= Beginning of Section =

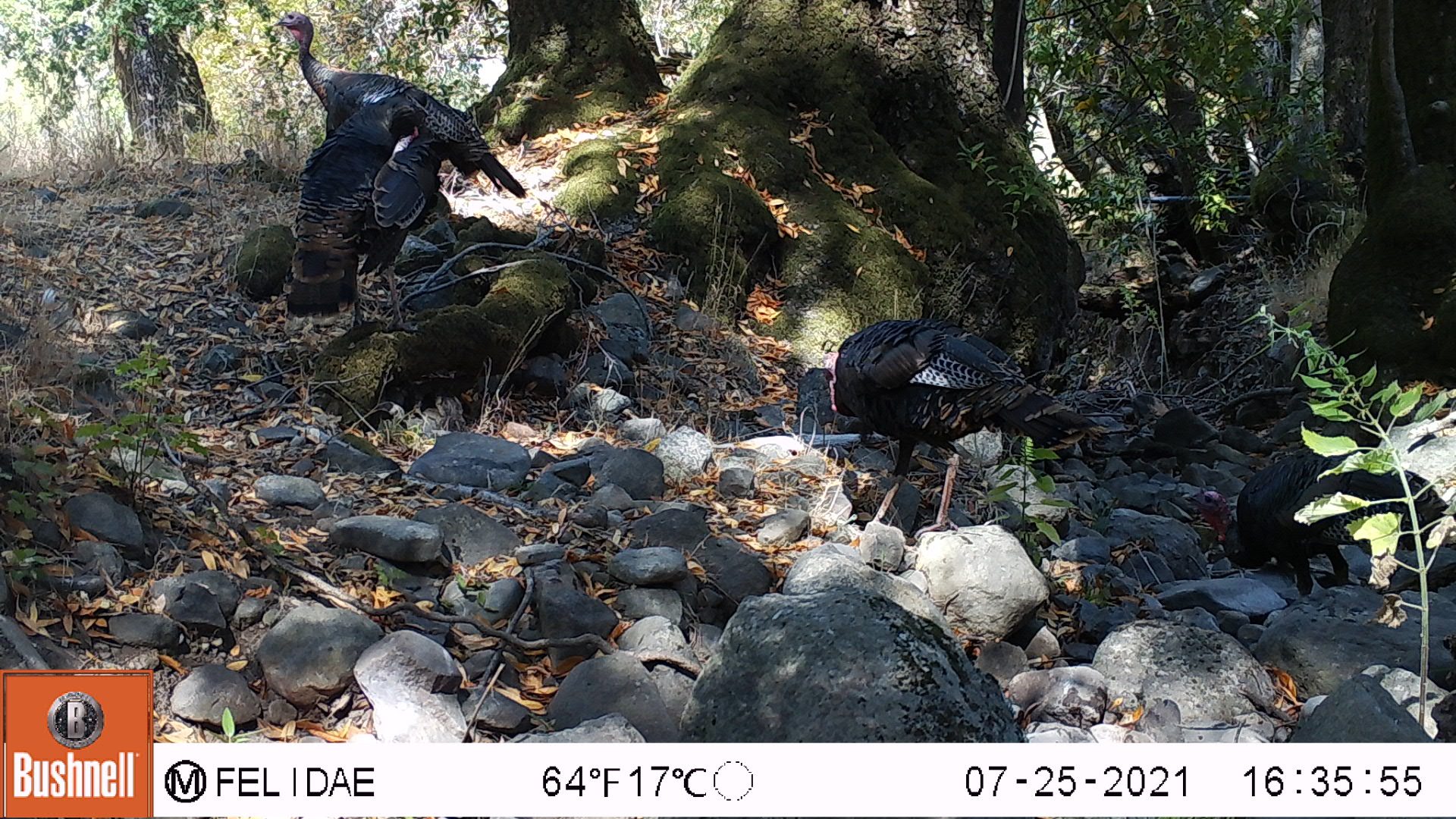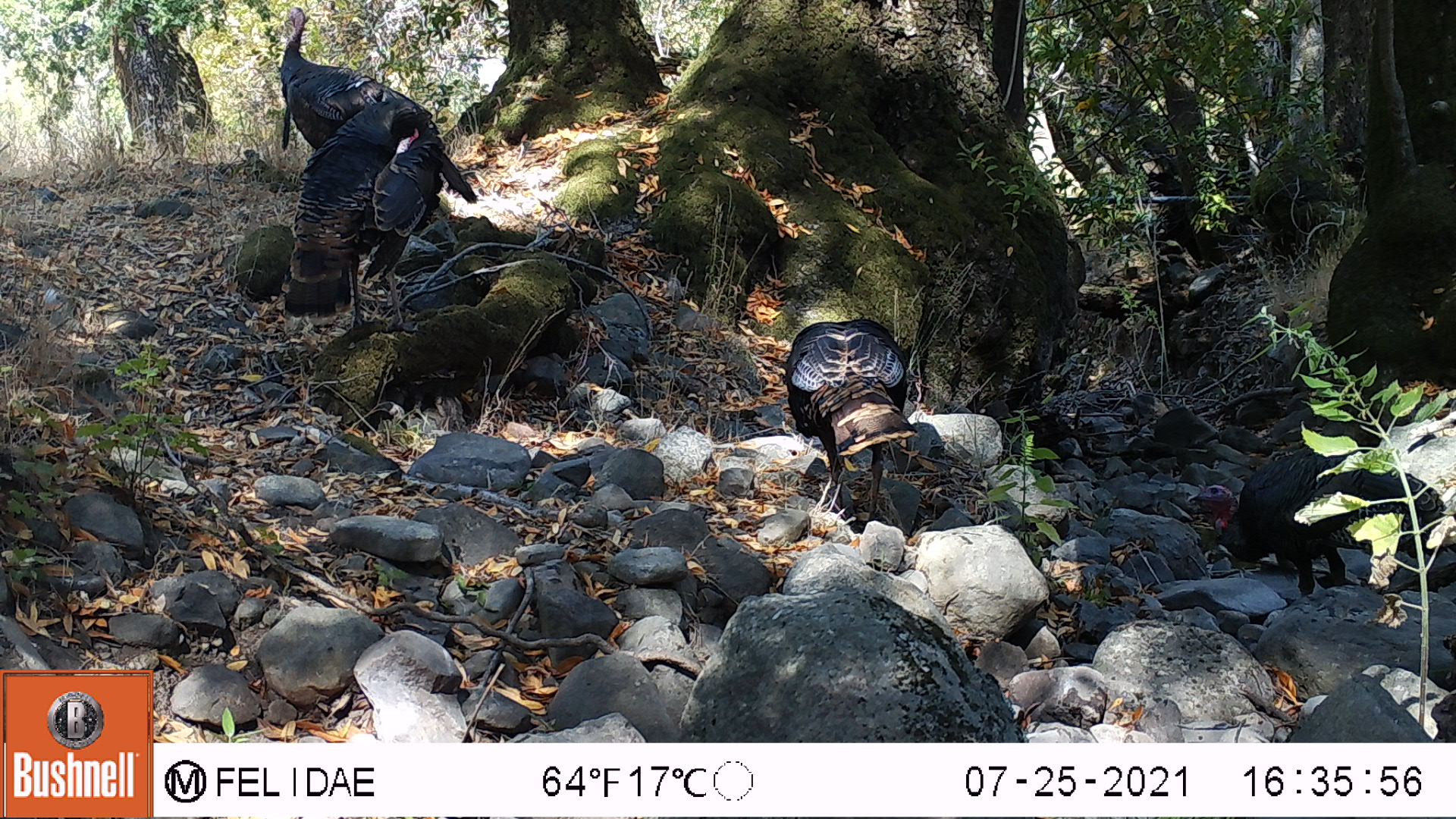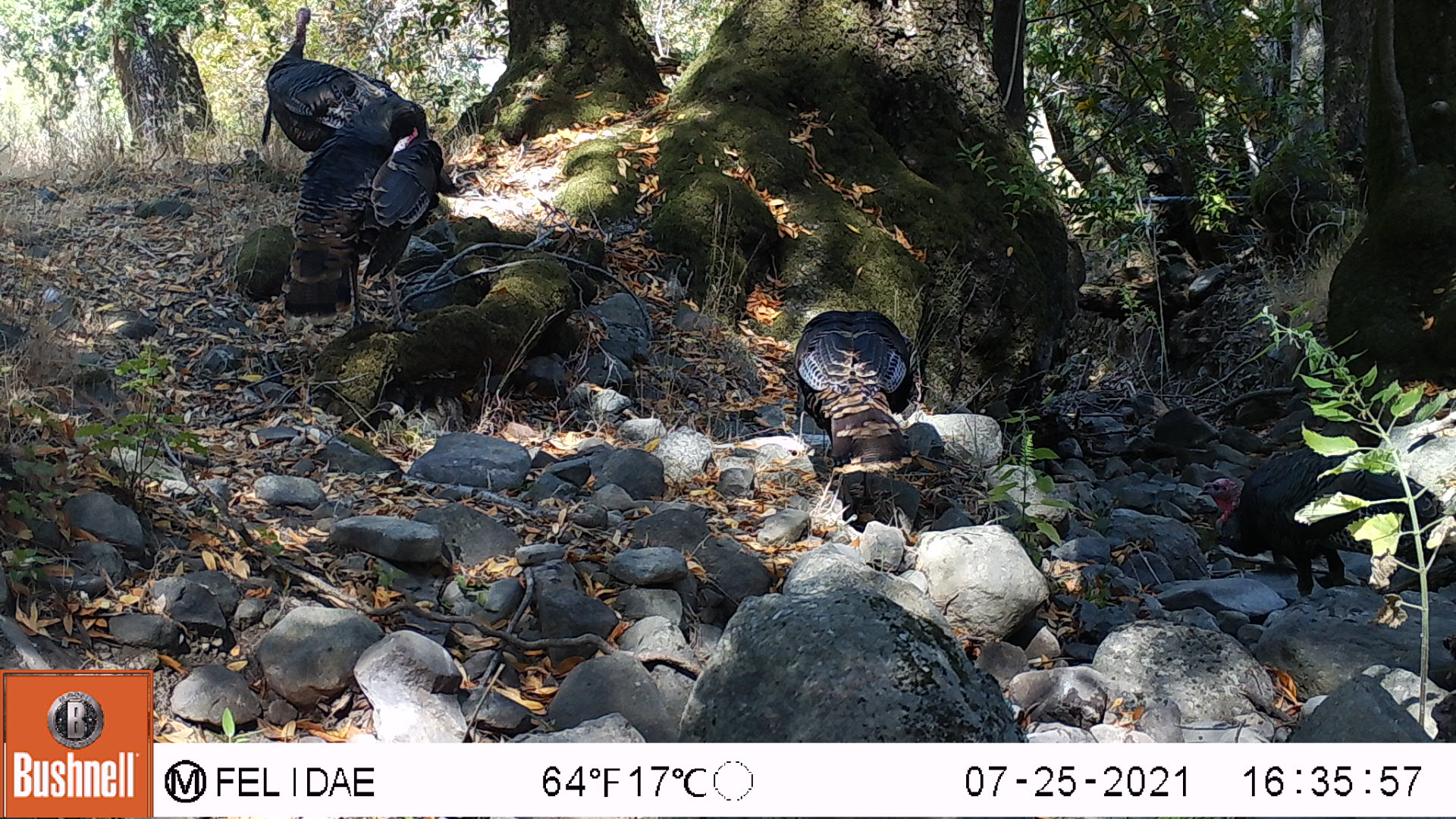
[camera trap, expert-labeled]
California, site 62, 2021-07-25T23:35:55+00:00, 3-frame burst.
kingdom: Animalia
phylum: Chordata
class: Aves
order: Galliformes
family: Phasianidae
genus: Meleagris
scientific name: Meleagris gallopavo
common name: turkey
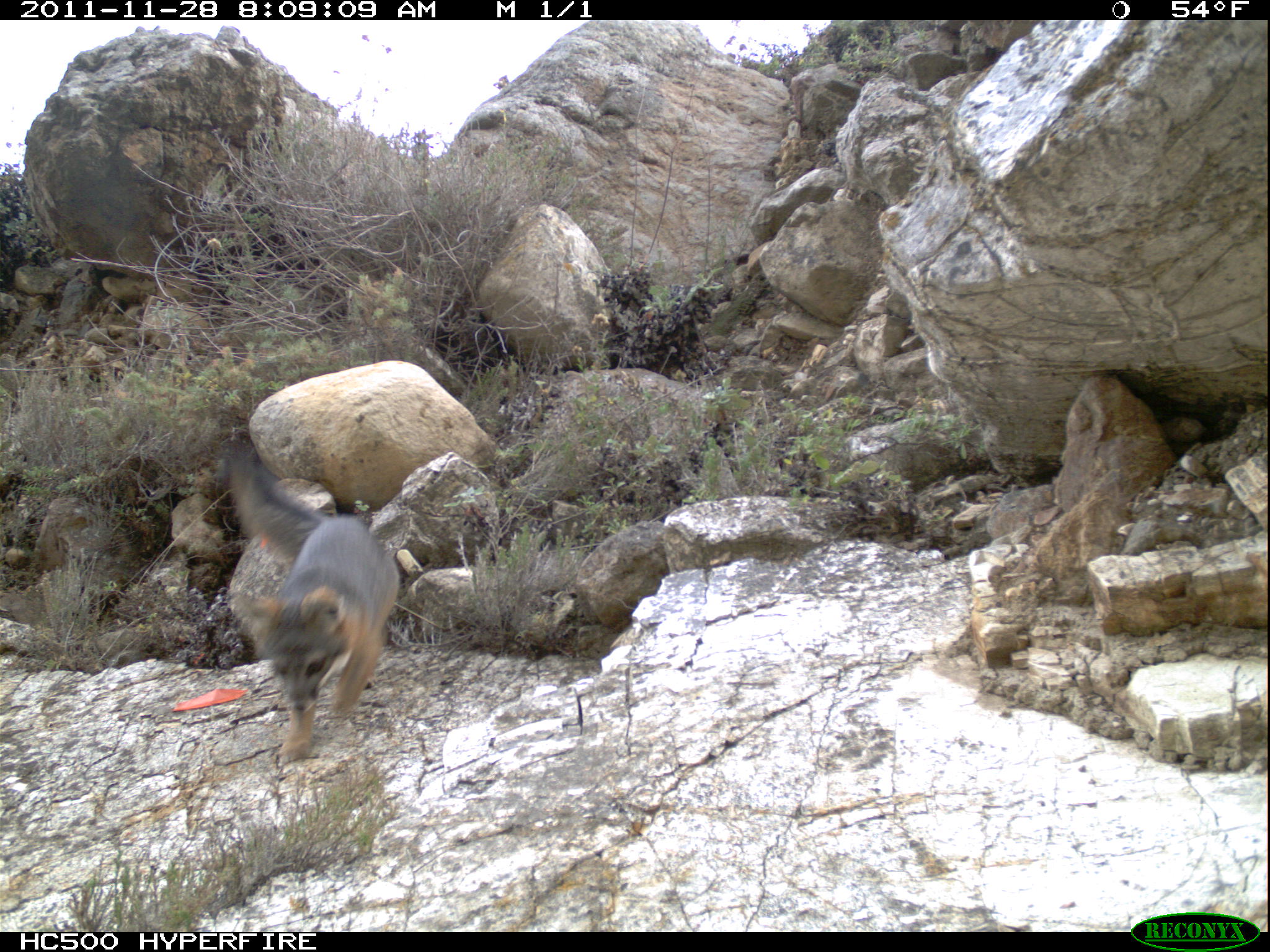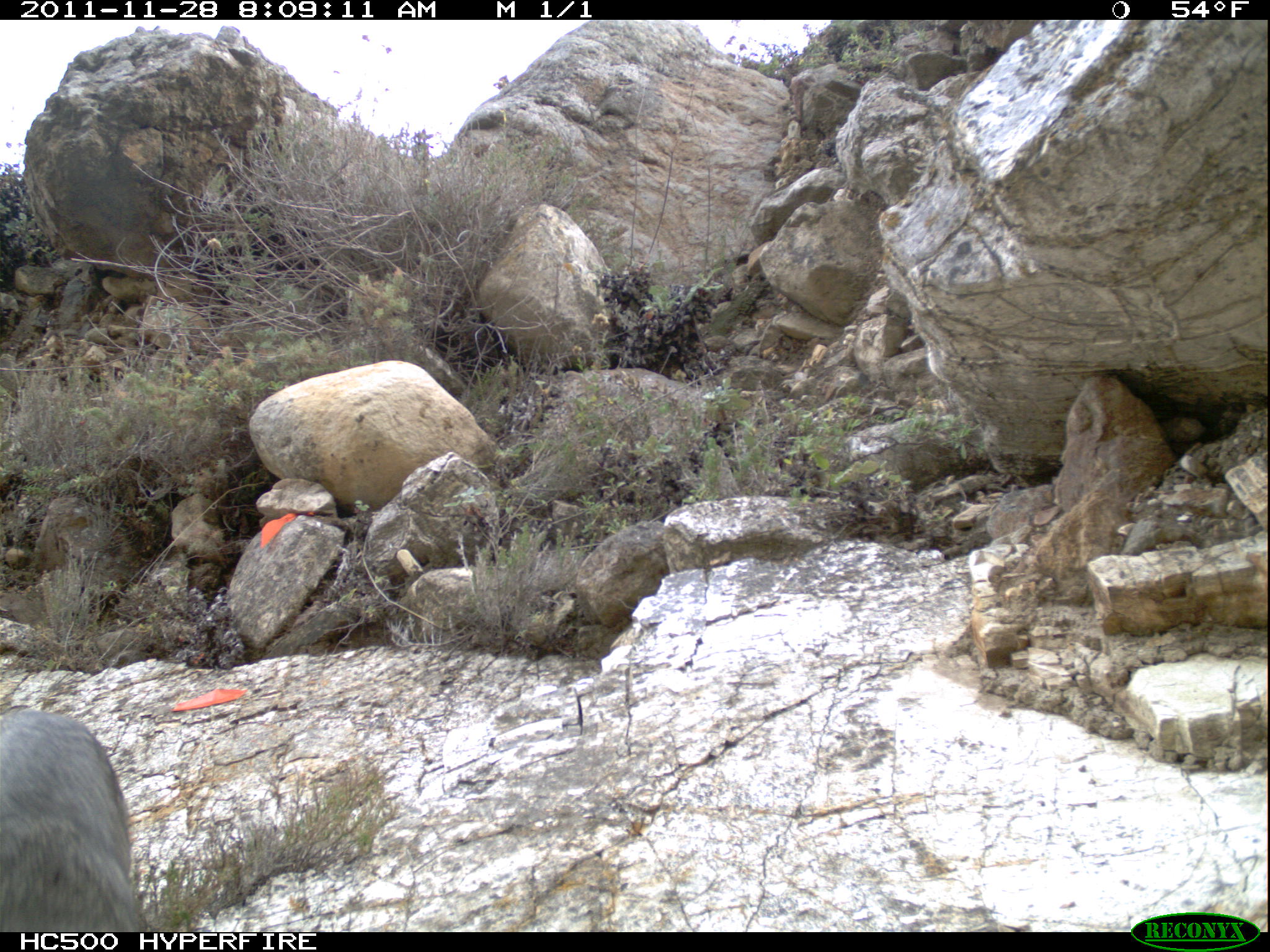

= End of Section =

The line with "phylum: Chordata" marks the start, and the last line of the material marks the end. Reproduce exactly those two lines and every line between them, without the pictures.

- [Finished task]:
phylum: Chordata
class: Aves
order: Galliformes
family: Phasianidae
genus: Meleagris
scientific name: Meleagris gallopavo
common name: turkey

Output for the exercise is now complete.